◆ **Page**:
=======
Tang Dynasty () is a Chinese rock band formed in 1989. They are often credited as being the first Chinese heavy metal band.

Biography
Singer and rhythm guitarist Ding Wu, bassist Zhang Ju, and Chinese-American guitarist Kaiser Kuo co-founded Tang Dynasty in early 1989. Kaiser left shortly after to return to the United States. Liu "Lao Wu" Yijun took his place and, according to Kaiser, went on to become China's first "guitar hero." In 1991, the band released its metal/rock version of "The Internationale" in Chinese.

Tang Dynasty rose to fame with their eponymous debut album, released in December 1992. The album officially sold about 2,000,000 authentic copies throughout Asia and abroad, not counting the multitudes more of infringing copies. Their sound is part progressive rock and artistic metal and part traditional Chinese vocal technique. The lyrical poetry and musical arrangements meant to hearken back to the glorious days of ancient Chinese civilization; in particular, the art and cultural epitome of Chinese history as popularly represented by the era of the Tang dynasty.
=======
◆ **Dataset records**:
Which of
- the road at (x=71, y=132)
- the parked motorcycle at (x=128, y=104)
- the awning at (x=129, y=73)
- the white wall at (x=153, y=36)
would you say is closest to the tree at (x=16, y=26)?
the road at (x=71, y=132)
=======
◆ **Written problem 1**: Copy the records word for word, keeping every line.
◆ **Written problem 2**: Continue the text about the rock band Tang Dynasty from the end of its last sentence.
The text and the records are unrelated.

◆ **Final result 1**:
Which of
- the road at (x=71, y=132)
- the parked motorcycle at (x=128, y=104)
- the awning at (x=129, y=73)
- the white wall at (x=153, y=36)
would you say is closest to the tree at (x=16, y=26)?
the road at (x=71, y=132)

◆ **Final result 2**:
Bassist Zhang Ju died on May 11, 1995, when his motorcycle collided with a truck on the Zizhuqiao freeway overpass in western Beijing. Gu Zhong became bass player, but in August Liu left the band. Co-founder Kaiser Kuo rejoined as guitarist in August 1996.

The band's 1998 release Epic was their second album, seven years after their debut record. Kaiser again parted company with Tang Dynasty in June 1999 and later formed another well-recognized metal/rock band, Spring and Autumn (Chunqiu). Kaiser was replaced by former Iron Kite frontman Yu Yang, and then by young guitar virtuoso Chen Lei in late 2000. After some more member changes, Liu rejoined the group in 2002.

Tang Dynasty released their third album Romantic Knight ("Langman Qishi") in mid-2008, featuring "Feng Shan Ji" as the album's lead track. Kaiser appeared in the Western documentary by Sam Dunn, Global Metal, released that same year.

In January 2009, Liu announced his second departure of the band due to "personal reasons." Vocalist Ding filled the spot of second guitarist. In February 2010, Ding Wu announced that the band was preparing for their fourth release due out later in the year. The next month, Tang Dynasty put out a two-song EP entitled Ups and Downs. The band released their fourth album, Thorn, in November 2013, and toured outside China for the first time in nearly two decades.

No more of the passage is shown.